整合維護系統（IMM）必須要能即時取得生產設備的資訊，才能根據設備端所取得的資訊來進行維修與保養的工作，因此「設備研究」是近年來被高度重視的研究領域。嵌入式系統與設備研究中的「機台資料擷取」（Data Collection）具有高度的技術相依性。GED便是針對機台資料擷取的需求所發展的嵌入式裝置，要實現將GED嵌入至設備內部的願景，必須完整的研究嵌入式系統平臺的相關技術。完整的的嵌入式系統平臺包含軟體與硬體，本研究採用Platform-Based Design的觀念，並以Embedded Linux與PowerPC為核心技術，實作了一個整合式的軟硬體平臺（GED Platform），GED Platform為完整的嵌入式系統架構，並具備分散式系統的特性。GED Platform的實作最後遞交給設計者的是抽象的”Platform API”，以使「快速開發嵌入式應用程式」的願景得以實現。此外，關鍵的實作說明與技術整理是Platform-Based Design理論中最重要的部份，此文件能幫助設計者快速了解嵌入式平臺的內部實作，並能快速使用該平臺來開發應用程式。本研究經由深入研究Embedded Linux技術，並從平臺實作經驗了解到，當設計者需要加入一個元件至GED Platform時，並不需要從頭實作整個平臺，只需「重用」（Reuse）原有平臺即可，因此能略過許多重覆的實作步驟；本研究因而歸納出一個可供未來設計者持續發展本平臺的設計流程。

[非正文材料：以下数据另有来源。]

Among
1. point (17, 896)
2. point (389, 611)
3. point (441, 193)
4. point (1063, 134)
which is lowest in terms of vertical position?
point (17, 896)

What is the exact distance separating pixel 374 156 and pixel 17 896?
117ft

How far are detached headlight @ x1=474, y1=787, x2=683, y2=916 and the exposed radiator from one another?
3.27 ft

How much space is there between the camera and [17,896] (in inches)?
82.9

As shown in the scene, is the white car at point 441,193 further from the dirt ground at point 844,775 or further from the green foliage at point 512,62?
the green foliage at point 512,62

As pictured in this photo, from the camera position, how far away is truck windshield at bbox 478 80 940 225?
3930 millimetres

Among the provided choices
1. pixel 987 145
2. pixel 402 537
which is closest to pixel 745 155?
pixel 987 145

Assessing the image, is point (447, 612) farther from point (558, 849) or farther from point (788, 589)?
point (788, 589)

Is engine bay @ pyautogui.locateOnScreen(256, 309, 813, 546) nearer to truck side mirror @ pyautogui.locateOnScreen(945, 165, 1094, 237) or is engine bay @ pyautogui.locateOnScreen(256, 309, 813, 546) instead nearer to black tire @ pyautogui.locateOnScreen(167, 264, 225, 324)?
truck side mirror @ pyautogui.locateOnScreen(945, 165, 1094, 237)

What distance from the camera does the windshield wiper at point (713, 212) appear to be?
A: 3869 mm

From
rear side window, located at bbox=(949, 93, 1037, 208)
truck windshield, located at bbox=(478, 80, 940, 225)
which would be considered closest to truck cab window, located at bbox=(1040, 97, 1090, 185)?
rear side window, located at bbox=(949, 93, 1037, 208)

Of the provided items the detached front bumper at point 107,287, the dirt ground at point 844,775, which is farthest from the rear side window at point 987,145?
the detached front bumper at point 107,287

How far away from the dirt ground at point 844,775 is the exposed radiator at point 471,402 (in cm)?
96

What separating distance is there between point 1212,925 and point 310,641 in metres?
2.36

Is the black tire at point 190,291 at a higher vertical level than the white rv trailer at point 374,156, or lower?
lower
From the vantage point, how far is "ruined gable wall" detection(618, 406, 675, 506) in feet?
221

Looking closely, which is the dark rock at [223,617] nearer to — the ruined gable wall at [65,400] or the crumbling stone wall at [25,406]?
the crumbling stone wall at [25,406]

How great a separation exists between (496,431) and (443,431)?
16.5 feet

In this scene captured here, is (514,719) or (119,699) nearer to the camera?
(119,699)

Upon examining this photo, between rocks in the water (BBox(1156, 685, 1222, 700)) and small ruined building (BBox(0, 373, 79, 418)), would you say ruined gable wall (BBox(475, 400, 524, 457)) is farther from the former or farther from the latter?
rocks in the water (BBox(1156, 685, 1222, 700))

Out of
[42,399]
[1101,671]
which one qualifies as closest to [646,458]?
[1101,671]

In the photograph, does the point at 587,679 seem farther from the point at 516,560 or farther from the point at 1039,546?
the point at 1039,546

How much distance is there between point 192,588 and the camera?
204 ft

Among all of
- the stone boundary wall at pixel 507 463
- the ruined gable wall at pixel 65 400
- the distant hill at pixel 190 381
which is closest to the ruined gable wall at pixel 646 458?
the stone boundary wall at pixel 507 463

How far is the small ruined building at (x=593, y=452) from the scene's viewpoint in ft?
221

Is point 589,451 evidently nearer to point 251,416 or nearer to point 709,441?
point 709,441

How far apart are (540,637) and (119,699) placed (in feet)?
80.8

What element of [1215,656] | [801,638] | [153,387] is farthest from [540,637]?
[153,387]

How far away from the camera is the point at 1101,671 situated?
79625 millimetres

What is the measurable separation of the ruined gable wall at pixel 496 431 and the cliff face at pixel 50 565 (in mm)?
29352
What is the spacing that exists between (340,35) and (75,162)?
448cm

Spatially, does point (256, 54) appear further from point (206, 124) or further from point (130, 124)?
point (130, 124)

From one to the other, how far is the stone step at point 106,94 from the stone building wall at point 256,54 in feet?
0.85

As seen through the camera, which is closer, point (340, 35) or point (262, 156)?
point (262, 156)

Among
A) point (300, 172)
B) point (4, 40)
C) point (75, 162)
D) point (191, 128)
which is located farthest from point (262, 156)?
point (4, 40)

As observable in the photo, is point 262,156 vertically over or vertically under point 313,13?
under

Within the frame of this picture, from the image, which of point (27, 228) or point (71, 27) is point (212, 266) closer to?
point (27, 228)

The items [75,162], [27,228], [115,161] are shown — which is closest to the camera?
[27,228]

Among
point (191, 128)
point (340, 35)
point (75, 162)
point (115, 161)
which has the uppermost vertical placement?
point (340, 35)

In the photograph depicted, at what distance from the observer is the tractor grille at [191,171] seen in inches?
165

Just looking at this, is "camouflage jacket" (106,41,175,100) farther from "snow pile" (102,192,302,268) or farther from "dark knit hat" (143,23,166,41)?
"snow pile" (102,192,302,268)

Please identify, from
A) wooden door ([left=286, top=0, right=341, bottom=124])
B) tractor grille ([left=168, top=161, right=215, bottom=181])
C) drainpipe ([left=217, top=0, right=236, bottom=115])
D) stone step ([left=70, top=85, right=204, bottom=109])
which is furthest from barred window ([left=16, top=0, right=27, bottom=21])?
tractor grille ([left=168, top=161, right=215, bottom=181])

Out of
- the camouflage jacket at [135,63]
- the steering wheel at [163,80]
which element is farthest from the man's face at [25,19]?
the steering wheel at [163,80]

　The main issue of the Integrated Manufacturing Maintenance is the acquisition of the information of production equipments. The maintenance and repair functionalities are achieved due to the availability of equipment engineering data. Therefore, the domain of data collection in equipment researching has been put much emphasis in the recent years. Data collection technology in equipment researching is highly dependent on embedded system technologies from the perspective of system level design. GED (Generic Embedded Device) had been developed to meet the data collection applications. To realize the vision of embedding GED in the equipment, researchers must take care of the embedded system platform technologies. This paper elects platform-based design methodology as the major system-level design methodology. Also, embedded Linux and PowerPC platform are elected to be the core software and hardware platform technologies. In this research, an integrated HW/SW platform called GED Platform is then developed. The architectural design of GED Platform adopts embedded system and distributed system technologies. GED Platform will finally be delivered to system designers in the form of abstract Platform API that achieves the vision of rapid development of embedded software. The other part of this paper is a user guide to core architectural design and implementation. The guide is of great importance for platform-based design. It helps designers to quickly understand the internal architecture and implementation of the platform. As the purpose, the vision of rapid development of embedded software is then realizable. The work of the platform development in this research results in a software design flow. The design flow makes GED Platform reusable, therefore future designers could derive the original GED Platform design and make their own components into GED Platform without the effort of developing the system from scratch.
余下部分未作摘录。